== Page text ==
################

Entropy Calculator: ΔS for Reactions & Phase Changes
Calculate the change in entropy for a reaction or phase change from the standard molar entropies of products and reactants.
Reviewed by Manoj Kumar, Mathematics Educator
Formula
deltaS = Q_rev / T; deltaS_rxn = sum(S_products) - sum(S_reactants)
For a reversible process, entropy change equals heat transferred divided by absolute temperature. For chemical reactions, entropy change is the difference between total standard molar entropies of products and reactants, weighted by stoichiometric coefficients.
Worked Examples
Example 1: Entropy Change of Ice Melting
Problem:Calculate the entropy change when 1 mole of ice melts at 273.15 K. The enthalpy of fusion is 6,010 J/mol.
Solution:deltaS = Q / T\ndeltaS = 6010 J / 273.15 K\ndeltaS = 22.00 J/(mol*K)\n\nThis is positive because melting increases molecular disorder — liquid water has more microstates than solid ice.
Result:deltaS = 22.00 J/(mol*K) — entropy increases during melting
Example 2: Reaction Entropy for Combustion of Carbon
Problem:Find deltaS for C(s) + O2(g) -> CO2(g). Standard entropies: C(s) = 5.7, O2(g) = 205.2, CO2(g) = 213.8 J/(mol*K).
Solution:deltaS_rxn = S(products) - S(reactants)\ndeltaS_rxn = [213.8] - [5.7 + 205.2]\ndeltaS_rxn = 213.8 - 210.9\ndeltaS_rxn = 2.9 J/(mol*K)
Result:deltaS = 2.9 J/(mol*K) — slight entropy increase (1 mol gas produces 1 mol gas)
Frequently Asked Questions
What is entropy in chemistry?

################

== Source material ==

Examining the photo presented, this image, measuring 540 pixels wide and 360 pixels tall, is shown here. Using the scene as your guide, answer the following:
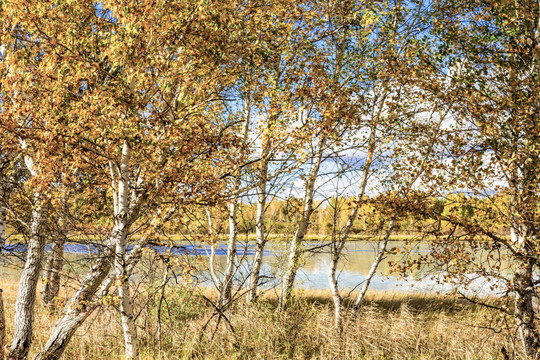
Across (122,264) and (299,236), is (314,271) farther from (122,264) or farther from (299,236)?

################

== Stated exercise ==
Print the entropy calculator page from the top of this page in full, word for word.

== Solution to this exercise ==
Entropy Calculator: ΔS for Reactions & Phase Changes
Calculate the change in entropy for a reaction or phase change from the standard molar entropies of products and reactants.
Reviewed by Manoj Kumar, Mathematics Educator
Formula
deltaS = Q_rev / T; deltaS_rxn = sum(S_products) - sum(S_reactants)
For a reversible process, entropy change equals heat transferred divided by absolute temperature. For chemical reactions, entropy change is the difference between total standard molar entropies of products and reactants, weighted by stoichiometric coefficients.
Worked Examples
Example 1: Entropy Change of Ice Melting
Problem:Calculate the entropy change when 1 mole of ice melts at 273.15 K. The enthalpy of fusion is 6,010 J/mol.
Solution:deltaS = Q / T\ndeltaS = 6010 J / 273.15 K\ndeltaS = 22.00 J/(mol*K)\n\nThis is positive because melting increases molecular disorder — liquid water has more microstates than solid ice.
Result:deltaS = 22.00 J/(mol*K) — entropy increases during melting
Example 2: Reaction Entropy for Combustion of Carbon
Problem:Find deltaS for C(s) + O2(g) -> CO2(g). Standard entropies: C(s) = 5.7, O2(g) = 205.2, CO2(g) = 213.8 J/(mol*K).
Solution:deltaS_rxn = S(products) - S(reactants)\ndeltaS_rxn = [213.8] - [5.7 + 205.2]\ndeltaS_rxn = 213.8 - 210.9\ndeltaS_rxn = 2.9 J/(mol*K)
Result:deltaS = 2.9 J/(mol*K) — slight entropy increase (1 mol gas produces 1 mol gas)
Frequently Asked Questions
What is entropy in chemistry?